Since only the text is wanted, print every entry below exactly and omit the images.

▶ _Exercise data_

* * * * * * *

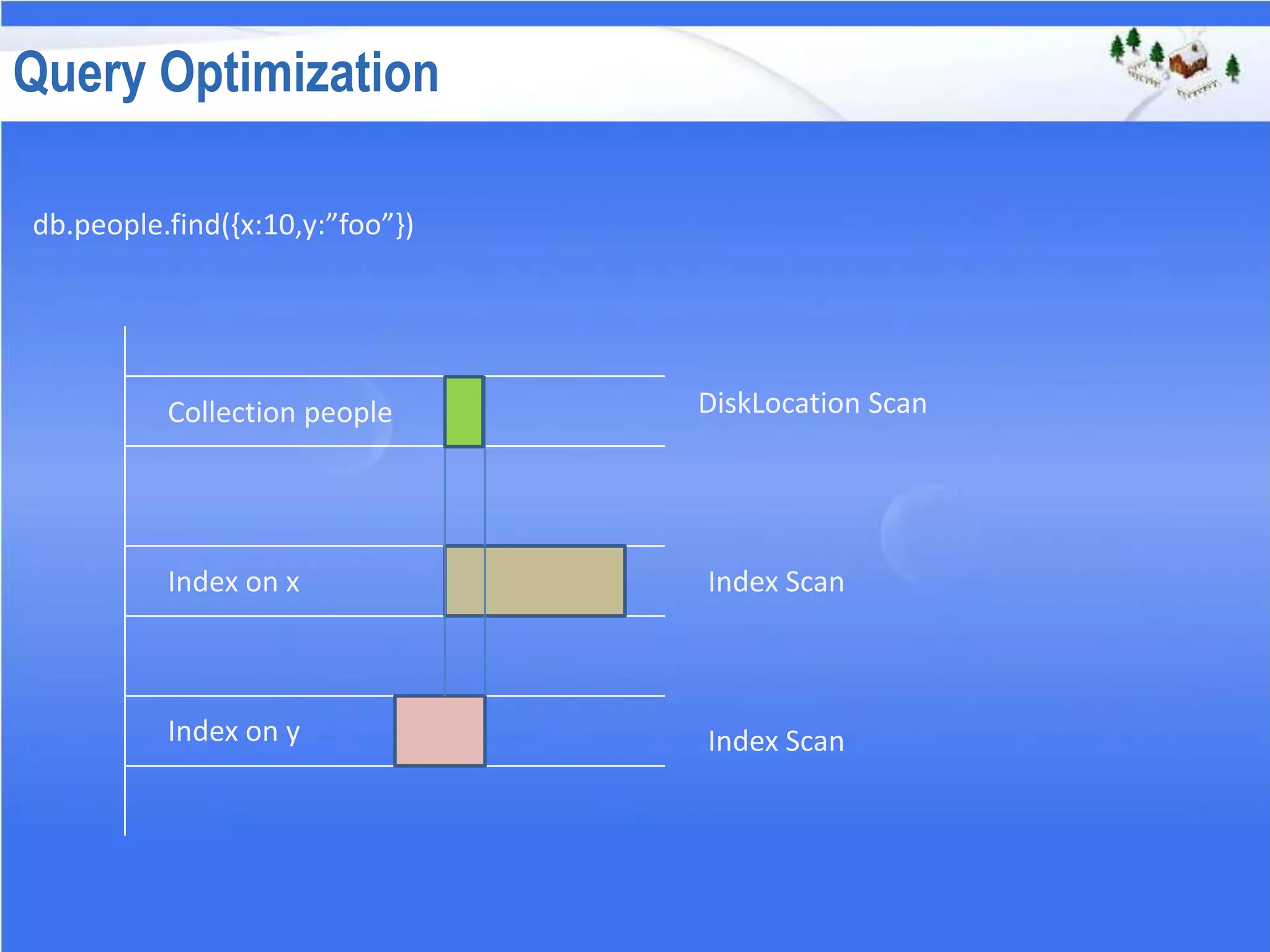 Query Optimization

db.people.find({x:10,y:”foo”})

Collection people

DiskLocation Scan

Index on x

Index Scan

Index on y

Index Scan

* * * * * * *

▶ _Response box_
 Query Optimization

db.people.find({x:10,y:”foo”})

Collection people

DiskLocation Scan

Index on x

Index Scan

Index on y

Index Scan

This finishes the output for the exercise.